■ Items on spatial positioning
━━━━━━━━━━━━━━━━━━━━
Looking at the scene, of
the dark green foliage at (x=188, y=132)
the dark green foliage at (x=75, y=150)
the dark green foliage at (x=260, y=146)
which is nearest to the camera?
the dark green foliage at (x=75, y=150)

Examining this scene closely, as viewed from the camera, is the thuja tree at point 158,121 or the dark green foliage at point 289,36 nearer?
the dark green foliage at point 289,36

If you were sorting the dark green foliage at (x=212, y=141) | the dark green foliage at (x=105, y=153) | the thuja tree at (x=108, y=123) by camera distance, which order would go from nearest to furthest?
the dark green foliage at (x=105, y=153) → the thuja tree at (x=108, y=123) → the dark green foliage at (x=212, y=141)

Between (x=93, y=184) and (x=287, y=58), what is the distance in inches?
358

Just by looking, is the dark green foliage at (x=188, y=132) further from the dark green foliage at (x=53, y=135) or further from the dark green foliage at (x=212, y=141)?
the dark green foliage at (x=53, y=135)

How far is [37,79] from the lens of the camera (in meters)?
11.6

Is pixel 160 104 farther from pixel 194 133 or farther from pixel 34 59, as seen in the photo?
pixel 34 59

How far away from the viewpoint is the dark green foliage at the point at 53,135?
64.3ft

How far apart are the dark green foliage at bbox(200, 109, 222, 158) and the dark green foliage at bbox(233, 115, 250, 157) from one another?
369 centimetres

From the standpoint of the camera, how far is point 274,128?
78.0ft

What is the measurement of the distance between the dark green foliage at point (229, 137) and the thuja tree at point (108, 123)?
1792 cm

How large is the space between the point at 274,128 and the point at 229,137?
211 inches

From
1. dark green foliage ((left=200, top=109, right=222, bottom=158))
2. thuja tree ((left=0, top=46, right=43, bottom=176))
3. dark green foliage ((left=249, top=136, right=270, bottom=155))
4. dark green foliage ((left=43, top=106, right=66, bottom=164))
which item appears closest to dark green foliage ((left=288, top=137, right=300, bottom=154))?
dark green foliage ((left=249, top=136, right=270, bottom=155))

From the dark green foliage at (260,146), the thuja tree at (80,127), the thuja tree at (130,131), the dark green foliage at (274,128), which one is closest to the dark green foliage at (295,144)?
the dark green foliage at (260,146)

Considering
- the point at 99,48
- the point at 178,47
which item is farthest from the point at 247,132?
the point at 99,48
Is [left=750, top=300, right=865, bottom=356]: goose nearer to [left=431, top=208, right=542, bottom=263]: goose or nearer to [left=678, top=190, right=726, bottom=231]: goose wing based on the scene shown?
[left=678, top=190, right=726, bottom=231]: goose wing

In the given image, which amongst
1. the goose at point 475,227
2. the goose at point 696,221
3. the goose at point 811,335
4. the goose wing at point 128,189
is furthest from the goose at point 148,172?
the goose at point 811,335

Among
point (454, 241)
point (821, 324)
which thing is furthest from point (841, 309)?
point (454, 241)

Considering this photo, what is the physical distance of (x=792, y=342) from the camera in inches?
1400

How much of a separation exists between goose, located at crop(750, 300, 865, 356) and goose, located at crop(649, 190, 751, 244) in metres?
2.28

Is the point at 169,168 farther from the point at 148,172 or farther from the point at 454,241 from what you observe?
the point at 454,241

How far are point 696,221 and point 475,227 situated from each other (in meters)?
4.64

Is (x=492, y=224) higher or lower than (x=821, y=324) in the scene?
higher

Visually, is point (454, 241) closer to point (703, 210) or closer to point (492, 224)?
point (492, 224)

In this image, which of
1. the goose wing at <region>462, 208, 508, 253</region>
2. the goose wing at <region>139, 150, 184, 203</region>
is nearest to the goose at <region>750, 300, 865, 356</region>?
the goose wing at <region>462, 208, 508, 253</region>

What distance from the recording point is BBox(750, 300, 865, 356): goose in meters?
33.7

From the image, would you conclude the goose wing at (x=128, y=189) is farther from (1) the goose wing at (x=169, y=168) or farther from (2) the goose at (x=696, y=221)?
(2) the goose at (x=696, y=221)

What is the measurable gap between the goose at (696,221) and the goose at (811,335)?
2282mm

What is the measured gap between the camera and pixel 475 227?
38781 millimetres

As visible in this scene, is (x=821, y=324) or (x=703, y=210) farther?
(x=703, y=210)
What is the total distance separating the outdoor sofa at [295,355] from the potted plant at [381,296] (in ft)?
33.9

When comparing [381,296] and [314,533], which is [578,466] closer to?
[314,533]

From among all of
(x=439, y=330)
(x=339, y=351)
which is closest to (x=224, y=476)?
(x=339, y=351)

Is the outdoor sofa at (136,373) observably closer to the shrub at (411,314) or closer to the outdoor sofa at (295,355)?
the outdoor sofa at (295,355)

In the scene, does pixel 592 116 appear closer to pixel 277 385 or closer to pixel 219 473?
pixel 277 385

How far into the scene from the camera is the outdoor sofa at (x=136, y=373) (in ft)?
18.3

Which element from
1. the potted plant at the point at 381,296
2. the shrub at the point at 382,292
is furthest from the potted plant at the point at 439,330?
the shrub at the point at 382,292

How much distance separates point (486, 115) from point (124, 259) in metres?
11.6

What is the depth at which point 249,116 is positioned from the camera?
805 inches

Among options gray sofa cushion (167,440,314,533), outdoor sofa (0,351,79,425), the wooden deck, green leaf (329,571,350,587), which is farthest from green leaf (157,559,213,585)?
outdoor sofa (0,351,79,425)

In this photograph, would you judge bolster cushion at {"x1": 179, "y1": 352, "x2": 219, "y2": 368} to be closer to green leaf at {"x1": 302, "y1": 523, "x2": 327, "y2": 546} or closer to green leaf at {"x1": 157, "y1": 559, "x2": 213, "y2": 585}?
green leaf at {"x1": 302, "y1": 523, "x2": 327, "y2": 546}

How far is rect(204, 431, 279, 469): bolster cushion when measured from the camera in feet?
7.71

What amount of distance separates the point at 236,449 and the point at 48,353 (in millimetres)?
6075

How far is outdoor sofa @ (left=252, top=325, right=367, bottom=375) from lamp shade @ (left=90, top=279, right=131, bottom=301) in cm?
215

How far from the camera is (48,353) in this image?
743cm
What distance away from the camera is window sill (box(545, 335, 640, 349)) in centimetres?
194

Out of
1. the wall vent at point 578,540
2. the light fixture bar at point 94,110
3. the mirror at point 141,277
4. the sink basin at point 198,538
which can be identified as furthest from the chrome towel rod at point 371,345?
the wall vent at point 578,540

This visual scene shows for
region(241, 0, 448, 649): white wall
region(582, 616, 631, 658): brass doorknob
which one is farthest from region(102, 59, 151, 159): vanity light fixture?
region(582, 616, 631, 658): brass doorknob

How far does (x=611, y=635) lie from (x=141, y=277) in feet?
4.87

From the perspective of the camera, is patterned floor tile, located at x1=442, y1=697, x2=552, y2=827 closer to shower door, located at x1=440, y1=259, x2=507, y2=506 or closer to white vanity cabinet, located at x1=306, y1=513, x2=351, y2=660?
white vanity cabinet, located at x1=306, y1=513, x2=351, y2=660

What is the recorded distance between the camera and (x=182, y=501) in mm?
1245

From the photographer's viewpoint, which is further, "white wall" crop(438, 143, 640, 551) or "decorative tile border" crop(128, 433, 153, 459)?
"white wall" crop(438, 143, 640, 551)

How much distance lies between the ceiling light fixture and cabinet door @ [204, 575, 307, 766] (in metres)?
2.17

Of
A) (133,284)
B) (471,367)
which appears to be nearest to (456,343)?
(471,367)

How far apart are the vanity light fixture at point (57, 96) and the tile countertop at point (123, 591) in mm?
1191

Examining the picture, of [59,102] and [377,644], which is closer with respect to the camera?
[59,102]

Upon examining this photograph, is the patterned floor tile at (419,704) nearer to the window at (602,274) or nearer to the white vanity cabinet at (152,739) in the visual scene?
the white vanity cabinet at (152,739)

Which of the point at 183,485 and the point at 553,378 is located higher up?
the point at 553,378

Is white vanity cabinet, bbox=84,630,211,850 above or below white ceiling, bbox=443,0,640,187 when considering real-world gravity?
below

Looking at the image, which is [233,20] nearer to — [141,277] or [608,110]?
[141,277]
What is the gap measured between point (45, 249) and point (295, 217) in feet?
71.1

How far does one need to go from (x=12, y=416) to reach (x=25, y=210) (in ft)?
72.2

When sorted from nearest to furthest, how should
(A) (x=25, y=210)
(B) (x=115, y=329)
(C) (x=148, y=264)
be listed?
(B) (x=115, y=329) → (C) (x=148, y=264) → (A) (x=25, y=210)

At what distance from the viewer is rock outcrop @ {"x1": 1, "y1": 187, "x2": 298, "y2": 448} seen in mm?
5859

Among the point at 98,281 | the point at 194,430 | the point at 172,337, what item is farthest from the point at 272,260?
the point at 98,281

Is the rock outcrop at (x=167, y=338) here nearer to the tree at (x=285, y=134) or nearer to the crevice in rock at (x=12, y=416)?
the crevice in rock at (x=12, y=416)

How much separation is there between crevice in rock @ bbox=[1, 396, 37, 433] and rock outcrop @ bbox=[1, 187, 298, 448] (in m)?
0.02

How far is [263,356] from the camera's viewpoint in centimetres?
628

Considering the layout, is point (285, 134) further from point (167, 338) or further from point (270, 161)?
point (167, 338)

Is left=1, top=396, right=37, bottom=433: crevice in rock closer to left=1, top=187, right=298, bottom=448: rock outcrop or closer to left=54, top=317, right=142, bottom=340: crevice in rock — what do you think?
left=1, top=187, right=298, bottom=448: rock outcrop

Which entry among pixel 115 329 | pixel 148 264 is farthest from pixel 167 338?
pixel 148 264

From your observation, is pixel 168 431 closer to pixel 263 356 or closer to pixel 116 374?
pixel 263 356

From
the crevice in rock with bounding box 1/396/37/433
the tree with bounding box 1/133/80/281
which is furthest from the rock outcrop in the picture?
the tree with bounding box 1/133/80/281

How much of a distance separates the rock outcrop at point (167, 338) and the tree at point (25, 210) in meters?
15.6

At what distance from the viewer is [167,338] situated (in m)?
━━━━━━━━━━━━━━━━━━━━
■ What you should do
Turn everything from the line containing "From your observation, is" down to the end of the items into a Markdown table with the columns "Row" and "Line". Put a row number and one line in each row, and leave out blank lines.

■ Result for this exercise
| Row | Line |
|---|---|
| 1 | From your observation, is pixel 168 431 closer to pixel 263 356 or closer to pixel 116 374? |
| 2 | pixel 263 356 |
| 3 | From |
| 4 | the crevice in rock with bounding box 1/396/37/433 |
| 5 | the tree with bounding box 1/133/80/281 |
| 6 | which is furthest from the rock outcrop in the picture? |
| 7 | the tree with bounding box 1/133/80/281 |
| 8 | How much of a distance separates the rock outcrop at point (167, 338) and the tree at point (25, 210) in meters? |
| 9 | 15.6 |
| 10 | At what distance from the viewer is [167,338] situated (in m)? |